Git clone "this repo" to your local file system, and open your terminal, run:

make answer

This command would run the main.py python file including Question1.py, Question.py, Question3.py all together.

And the generated figures would be saved in the 'figs' directory.

Reproducible results

After run the main.py on VSCode, you can see there are 4 png files in the current folder : Relplot_Question1.png(Visualization for question1),Boxplot_Question1.png(Visualization for question1),Boxplotplot_Questino2.png(Visualization for question2), boxplot_Questino3_female.png(Visualization for question3), boxplot_Question3_male(Visualization for question3)

Question 0

For the sake of DRY principle, the generation of plots for each questions are in Question1.py, Question2.py, Question3.py, respectively.

Question 1

As for question 1, I genarated 2 plots to analyze our data(boxlot and relplot)

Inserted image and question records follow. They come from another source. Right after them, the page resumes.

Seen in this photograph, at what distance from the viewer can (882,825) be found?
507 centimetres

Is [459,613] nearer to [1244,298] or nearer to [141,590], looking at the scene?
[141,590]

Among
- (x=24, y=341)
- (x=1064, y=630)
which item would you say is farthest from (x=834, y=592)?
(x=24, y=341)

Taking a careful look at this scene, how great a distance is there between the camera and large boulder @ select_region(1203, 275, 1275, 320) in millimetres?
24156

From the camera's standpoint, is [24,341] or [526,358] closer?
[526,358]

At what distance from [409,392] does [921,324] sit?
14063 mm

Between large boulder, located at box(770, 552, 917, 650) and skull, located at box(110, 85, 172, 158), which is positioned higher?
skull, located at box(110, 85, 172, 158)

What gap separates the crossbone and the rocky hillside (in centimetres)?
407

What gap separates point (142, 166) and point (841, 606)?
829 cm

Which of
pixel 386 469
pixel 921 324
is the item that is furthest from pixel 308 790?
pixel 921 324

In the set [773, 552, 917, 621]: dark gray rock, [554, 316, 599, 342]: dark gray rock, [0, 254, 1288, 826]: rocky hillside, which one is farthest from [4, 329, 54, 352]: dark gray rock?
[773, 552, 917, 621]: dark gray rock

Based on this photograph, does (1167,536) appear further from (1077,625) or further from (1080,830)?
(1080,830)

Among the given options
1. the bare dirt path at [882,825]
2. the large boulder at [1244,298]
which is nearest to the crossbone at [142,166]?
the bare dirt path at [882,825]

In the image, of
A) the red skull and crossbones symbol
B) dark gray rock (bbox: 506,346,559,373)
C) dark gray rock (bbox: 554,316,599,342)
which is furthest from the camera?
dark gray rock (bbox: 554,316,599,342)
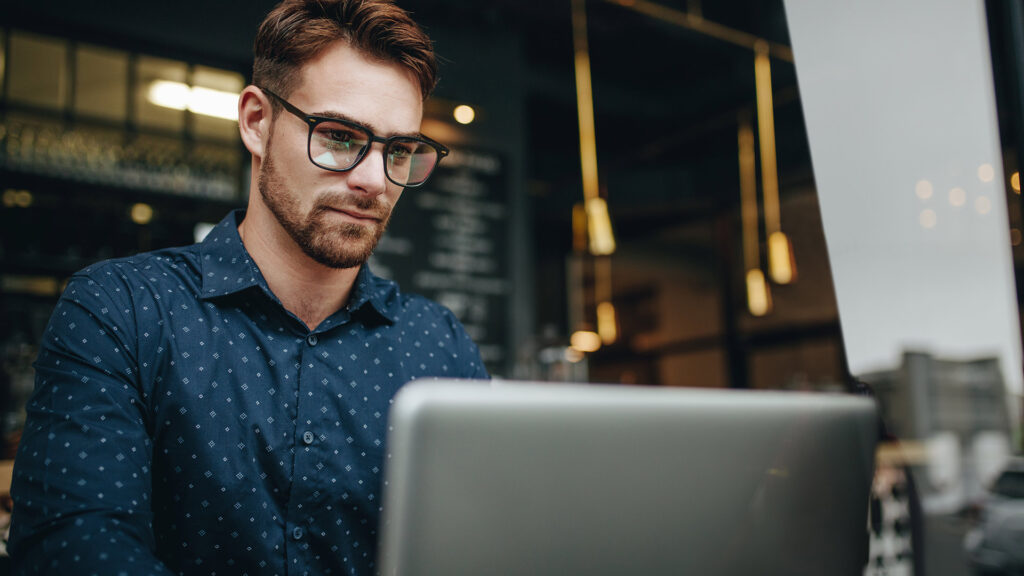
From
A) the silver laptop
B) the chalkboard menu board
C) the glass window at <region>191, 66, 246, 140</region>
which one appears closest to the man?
the silver laptop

From the boxplot and relplot that we generated, we can see that the most outliers happenned from 2010 to 2012. This may be attributed to the Changes in the student-athlete population: The student-athlete population may have changed during this time period, for example, the institution may have started recruiting more student-athletes from underprivileged backgrounds or from less academically-prepared high schools. And the APRs from a wide range of institutions have gone up and only a few outliers were generated since 2012. To some extent, Improved compliance with NCAA policies(The NCAA may have increased its enforcement of APR regulations since 2012, which could have led to more teams achieving higher APR scores and fewer outliers on the boxplot) may be the cause of it. Also, we can note that the median of APR is gradually increasing over time. Here is a possible explanation: More resources for academic support: Many schools are providing more resources for academic support for student-athletes, suh as tutoring, study halls, and academic advisors. This increased support could be contributing to higher median APR scores.

Question 2

I used boxplot() to analyze question 2, which seems more straightforward.

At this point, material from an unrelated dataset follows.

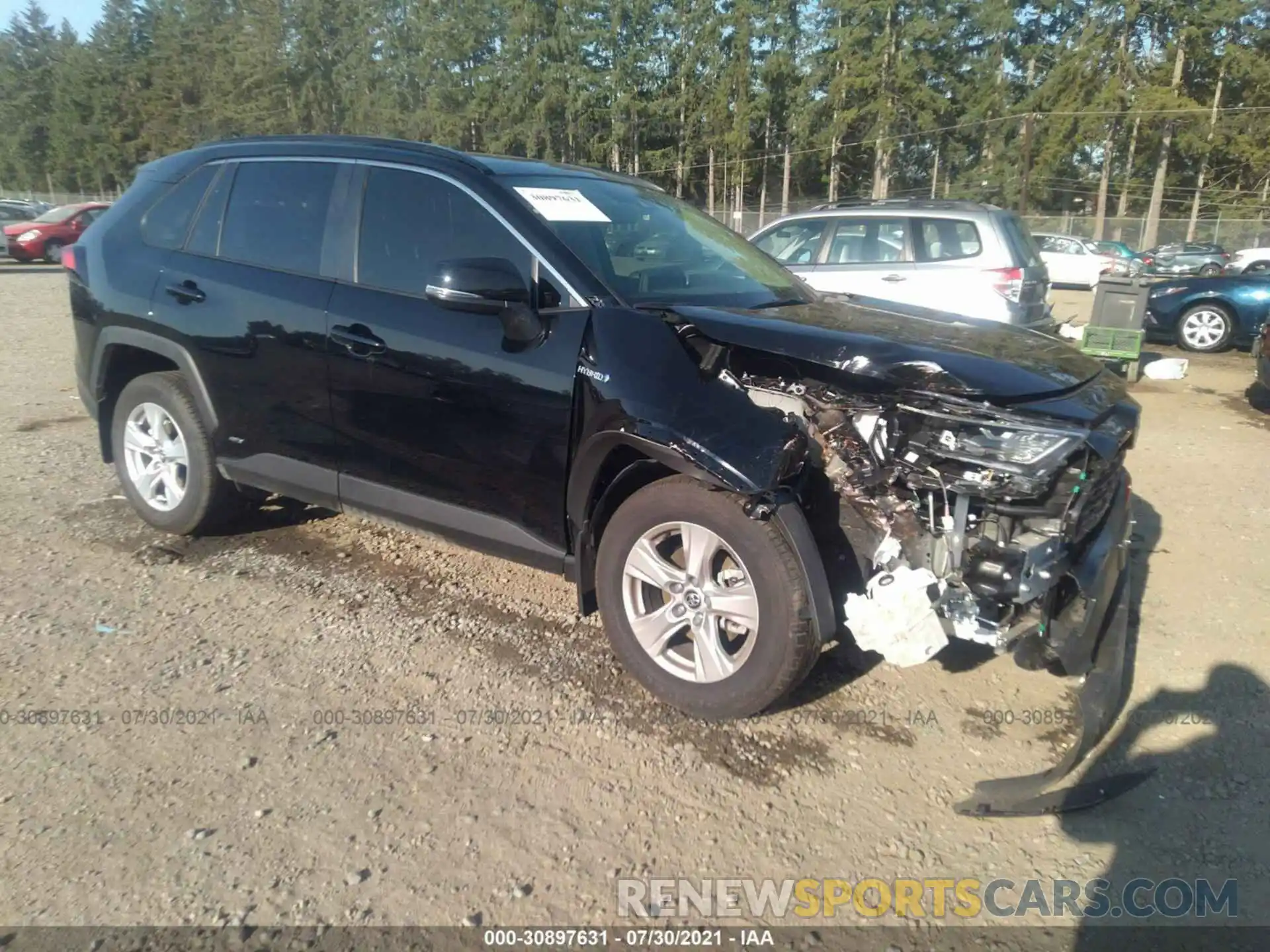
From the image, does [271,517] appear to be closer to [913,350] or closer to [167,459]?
[167,459]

From the boxplot, we can safely reach the conclusion that APRs of all genders are gradually increasing. From my point of view, One possible reason for the gradual increase in APRs in NCAA sports of all genders from 2004 to 2019 could be the increased emphasis and focus on academic performance and accountability within college sports programs. The NCAA introduced the APR in 2004 as a way to measure the academic progress and success of student-athletes, and since then, many schools and programs have implemented stricter academic policies and initiatives to improve their APR scores. Additionally, the NCAA has implemented penalties for teams with low APR scores, which may have also motivated schools to prioritize academics more. Another possible reason could be the increased focus on student-athlete welfare and well-being, which includes academic success as a key component.

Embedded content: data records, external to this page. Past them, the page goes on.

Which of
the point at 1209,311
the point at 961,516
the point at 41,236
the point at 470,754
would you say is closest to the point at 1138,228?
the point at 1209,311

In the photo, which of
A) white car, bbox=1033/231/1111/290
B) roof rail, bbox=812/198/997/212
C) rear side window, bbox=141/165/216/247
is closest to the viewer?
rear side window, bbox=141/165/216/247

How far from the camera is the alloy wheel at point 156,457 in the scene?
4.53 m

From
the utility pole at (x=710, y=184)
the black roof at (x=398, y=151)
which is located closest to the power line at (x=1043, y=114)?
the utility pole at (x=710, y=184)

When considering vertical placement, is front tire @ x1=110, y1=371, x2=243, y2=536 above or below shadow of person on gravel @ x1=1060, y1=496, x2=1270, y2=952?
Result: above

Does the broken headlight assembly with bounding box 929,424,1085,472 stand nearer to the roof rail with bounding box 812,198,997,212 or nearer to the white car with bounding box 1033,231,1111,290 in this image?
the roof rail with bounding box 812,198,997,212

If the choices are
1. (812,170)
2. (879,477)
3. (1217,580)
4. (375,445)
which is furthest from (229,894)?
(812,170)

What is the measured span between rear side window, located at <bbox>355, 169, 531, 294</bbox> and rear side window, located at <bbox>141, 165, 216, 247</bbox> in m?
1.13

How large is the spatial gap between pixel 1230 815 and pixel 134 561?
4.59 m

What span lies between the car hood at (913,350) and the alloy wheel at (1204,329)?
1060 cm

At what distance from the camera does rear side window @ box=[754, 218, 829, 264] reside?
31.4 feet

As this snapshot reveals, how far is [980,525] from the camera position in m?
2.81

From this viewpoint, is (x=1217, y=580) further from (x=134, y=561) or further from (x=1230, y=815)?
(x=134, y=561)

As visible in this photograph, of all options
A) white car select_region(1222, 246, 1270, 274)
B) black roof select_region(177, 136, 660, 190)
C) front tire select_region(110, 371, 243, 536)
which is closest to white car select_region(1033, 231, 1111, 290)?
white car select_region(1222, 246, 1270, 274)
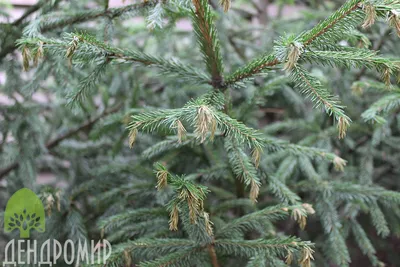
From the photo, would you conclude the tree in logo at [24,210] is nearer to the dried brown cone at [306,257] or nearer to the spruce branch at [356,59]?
the dried brown cone at [306,257]

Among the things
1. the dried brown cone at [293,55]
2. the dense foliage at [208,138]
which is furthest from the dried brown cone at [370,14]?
the dried brown cone at [293,55]

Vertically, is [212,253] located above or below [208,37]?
below

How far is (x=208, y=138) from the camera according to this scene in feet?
3.40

In addition, the median of famale's APRs is always higher than that of Male's, which indicate the differences in sport distribution: The distribution of sports between male and female student-athletes is not equal, and some sports may be more academically demanding than others. For example, female student-athletes may be more likely to participate in sports that have a greater emphasis on academic performance, such as gymnastics, while male student-athletes may be more likely to participate in sports that are more physically demanding, such as football or basketball.

Question3

I used boxplot() to analyze question 3, which seems more straightforward.

  • Male:

In general, APRs of Men's sports are going up chronologically. And APRs of Men's basketball are not clustered compared to other sports. One possible reason is that basketball is one of the most popular sports in the states and hence more athletes are involved which gives a rise to the clustered APRs. And also, we can find that APRs of Men's swimming are clusterred on the chart, showing relatively higher performance. One possible explanation could be that there is a relatively small number of teams and/or a high degree of consistency in performance among those teams.
  • Female:

In general, APRs of Men's sports are going up chronologically. Women's bowling has a wide range of scattering on the plot. This could be due to factors such as the level of resources available to the teams, the academic support provided to the student-athletes, or the overall academic performance of the student-athletes on the teams.